Introduction
The Sibylean Kingdom is a hereditary constitutional matriarchy laying claim to the entirety of Star Beta’s gravitational influence. All planets within the system are either gas giants or ice giants (“ice” referring to a variety of volatiles such as water, ammonia, and methane). However, these gaseous planets retain many moons. The gas giant Dowager is certainly the centerpiece of this stellar system, with twelve large moons over one thousand kilometers in diameter. The lunar settlement of Sibyl is the capital world and Tencair is by far the largest population center and seat of the queen.
Under basic climatographic assumptions, Sibyl would be quite cold at its surface given its position near the edge of Astrild’s habitable zone. Geothermal activity tidally induced by the parent gas giant Dowager keeps surface life productive. Even with fusion power available, geothermal wells provide the majority of Tencair’s power, as the power generation method is cheap, simple, and prized for its reliability.
Other moons of Dowager are uninhabitable at the surface but resource-rich, securing the Sibyleans’ every need except for agriculture. Surviving on what amounts to a volcanic tundra world has instilled the population with a sense of frugality and egalitarian tendencies among commoners, and an irenic monarchy, ensuring the Sibyleans rarely live far beyond their means.
Society
The politics of the Kingdom have one familial component and one interest group component. An extended family unit is called a house (hus), and this is nominally the first of an individual’s two surnames, the second being a matronym or (rarely) patronym for disambiguation where necessary, such as in government bureaucracy and identification.

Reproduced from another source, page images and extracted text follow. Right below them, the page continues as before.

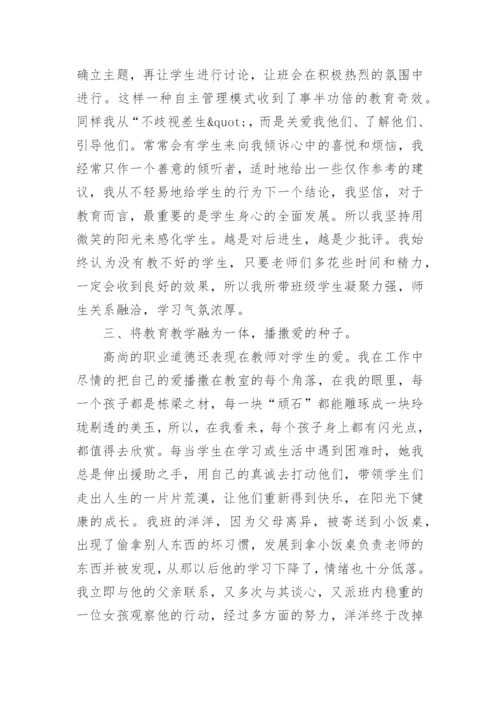 确立主题，再让学生进行讨论，让班会在积极热烈的氛围中进行。这样一种自主管理模式收到了事半功倍的教育奇效。同样我从“不歧视差生&quot;，而是关爱我他们、了解他们、引导他们。常常会有学生来向我倾诉心中的喜悦和烦恼，我经常只作一个善意的倾听者，适时地给出一些仅作参考的建议，我从不轻易地给学生的行为下一个结论，我坚信，对于教育而言，最重要的是学生身心的全面发展。所以我坚持用微笑的阳光来感化学生。越是对后进生，越是少批评。我始终认为没有教不好的学生，只要老师们多花些时间和精力，一定会收到良好的效果，所以我所带班级学生凝聚力强，师生关系融洽，学习气氛浓厚。

三、将教育教学融为一体，播撒爱的种子。

高尚的职业道德还表现在教师对学生的爱。我在工作中尽情的把自己的爱播撒在教室的每个角落，在我的眼里，每一个孩子都是栋梁之材，每一块“顽石”都能雕琢成一块玲珑剔透的美玉，所以，在我看来，每个孩子身上都有闪光点，都值得去欣赏。每当学生在学习或生活中遇到困难时，她我总是伸出援助之手，用自己的真诚去打动他们，带领学生们走出人生的一片片荒漠，让他们重新得到快乐，在阳光下健康的成长。我班的洋洋，因为父母离异，被寄送到小饭桌，出现了偷拿别人东西的坏习惯，发展到拿小饭桌负责老师的东西并被发现，从那以后他的学习下降了，情绪也十分低落。我立即与他的父亲联系，又多次与其谈心，又派班内稳重的一位女孩观察他的行动，经过多方面的努力，洋洋终于改掉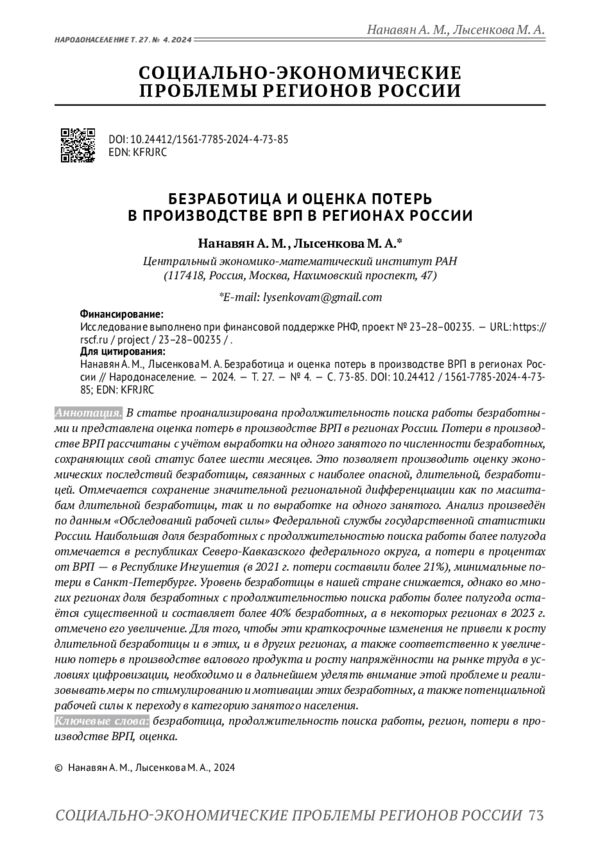 НАРОДОНАСЕЛЕНИЕ Т. 27. № 4. 2024

Нанавян А. М., Лысенкова М. А.

СОЦИАЛЬНО-ЭКОНОМИЧЕСКИЕ ПРОБЛЕМЫ РЕГИОНОВ РОССИИ

DOI: 10.24412/1561-7785-2024-4-73-85
EDN: KFRJRC

БЕЗРАБОТИЦА И ОЦЕНКА ПОТЕРЬ В ПРОИЗВОДСТВЕ ВРП В РЕГИОНАХ РОССИИ

Нанавян А. М., Лысенкова М. А.*

Центральный экономико-математический институт РАН
(117418, Россия, Москва, Нахимовский проспект, 47)

*E-mail: lysenkovam@gmail.com

Финансирование:
Исследование выполнено при финансовой поддержке РНФ, проект № 23–28–00235. — URL: https://rscf.ru / project / 23–28–00235 / .
Для цитирования:
Нанавян А. М., Лысенкова М. А. Безработица и оценка потерь в производстве ВРП в регионах России // Народонаселение. — 2024. — Т. 27. — № 4. — С. 73-85. DOI: 10.24412 / 1561-7785-2024-4-73-85; EDN: KFRJRC

Аннотация. В статье проанализирована продолжительность поиска работы безработными и представлена оценка потерь в производстве ВРП в регионах России. Потери в производстве ВРП рассчитаны с учётом выработки на одного занятого по численности безработных, сохраняющих свой статус более шести месяцев. Это позволяет производить оценку экономических последствий безработицы, связанных с наиболее опасной, длительной, безработицей. Отмечается сохранение значительной региональной дифференциации как по масштабам длительной безработицы, так и по выработке на одного занятого. Анализ произведён по данным «Обследований рабочей силы» Федеральной службы государственной статистики России. Наибольшая доля безработных с продолжительностью поиска работы более полугода отмечается в республиках Северо-Кавказского федерального округа, а потери в процентах от ВРП — в Республике Ингушетия (в 2021 г. потери составили более 21%), минимальные потери в Санкт-Петербурге. Уровень безработицы в нашей стране снижается, однако во многих регионах доля безработных с продолжительностью поиска работы более полугода остаётся существенной и составляет более 40% безработных, а в некоторых регионах в 2023 г. отмечено его увеличение. Для того, чтобы эти краткосрочные изменения не привели к росту длительной безработицы и в этих, и в других регионах, а также соответственно к увеличению потерь в производстве валового продукта и росту напряжённости на рынке труда в условиях цифровизации, необходимо и в дальнейшем уделять внимание этой проблеме и реализовывать меры по стимулированию и мотивации этих безработных, а также потенциальной рабочей силы к переходу в категорию занятого населения.
Ключевые слова: безработица, продолжительность поиска работы, регион, потери в производстве ВРП, оценка.

© Нанавян А. М., Лысенкова М. А., 2024

СОЦИАЛЬНО-ЭКОНОМИЧЕСКИЕ ПРОБЛЕМЫ РЕГИОНОВ РОССИИ 73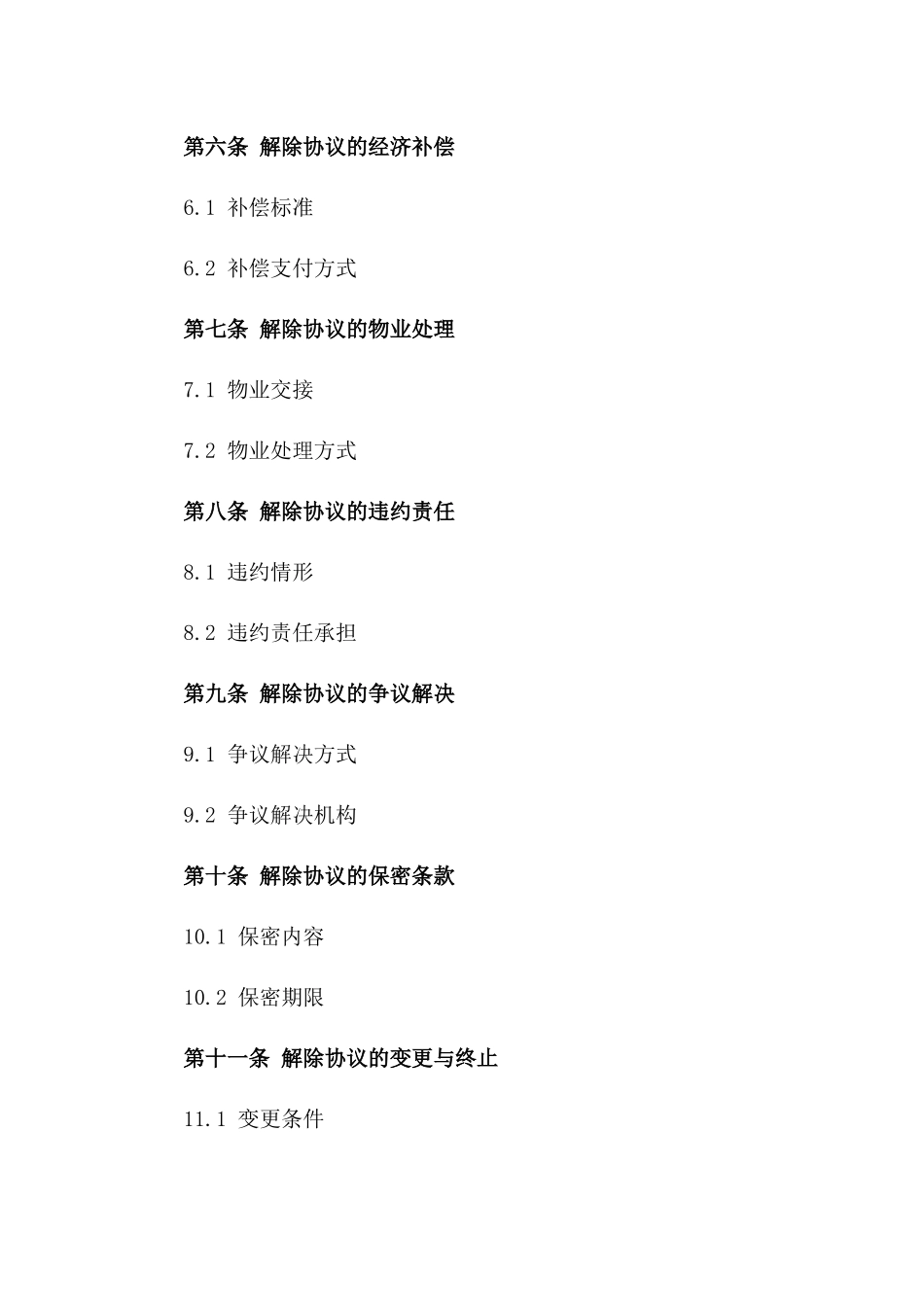 第六条 解除协议的经济补偿

6.1 补偿标准

6.2 补偿支付方式

第七条 解除协议的物业处理

7.1 物业交接

7.2 物业处理方式

第八条 解除协议的违约责任

8.1 违约情形

8.2 违约责任承担

第九条 解除协议的争议解决

9.1 争议解决方式

9.2 争议解决机构

第十条 解除协议的保密条款

10.1 保密内容

10.2 保密期限

第十一条 解除协议的变更与终止

11.1 变更条件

A political interest group is called a college (kolej), and a house can freely move between these at any time. A house must move between colleges as a whole. Therefore, house splits are possible and even likely over political differences or family feuds, and this has happened in the history of several greater houses and at least one royal house. The ruling government will typically be filled entirely by the college the queen’s house belongs to, or sometimes an alliance between two colleges.
The government itself is a modified form of curia regis, where the executive authority of the monarch is nearly supreme. The Kingdom today is ruled at any one time by one of twelve royal houses, thanks to a prudent power-sharing compromise brokered by the ruling women of the major clans after centuries of resource warfare. Incremental reforms have been made over the past millennium. Presently, commoners directly elect the queen every ten orbits, or upon the monarch’s death. The monarch must be a female heir of one of the royal houses; thus, this is hardly a properly democratic system. Colleges can see themselves locked out of any real political power for many decades.
The queen rules with the aid of her cabinet, called the Regning. She may freely empower these royal councilors to act on her behalf in any way she deems fit. The persons who serve at the pleasure of the queen are often aristocrats, but need not be: merit is valued over circumstance of birth. (A royal councilor must, however, be a naturalized citizen.) Chancellors hold the highest position in the council in charge of a particular area: economy, foreign affairs, defense, justice and legislation, etc., and lead sessions of councilors, who make up the bulk of the Regning.
Disputes are resolved and alliances formed at the Klatching, a formal assembly of houses and their colleges in the capital Tencair. The Klatching is the base of commoner political power during a queen’s reign. It performs both legislative and civil judicial functions, and all colleges can introduce proposals and exercise realpolitik here, although the final word on any alteration of law is had by the queen. The Klatching can technically dethrone the queen with a supermajority of political support, but this is an event which has never occurred.
The scientists of the Sibylean Kingdom are the best in The Bary. A series of meritocratic councils run daily bureaucracy and political errands for the queen in her name, and this form of enlightened monarchy has very few direct opponents.
Ashlee Rinn Jensdottir, the main character of the novel, is a citizen of the Kingdom.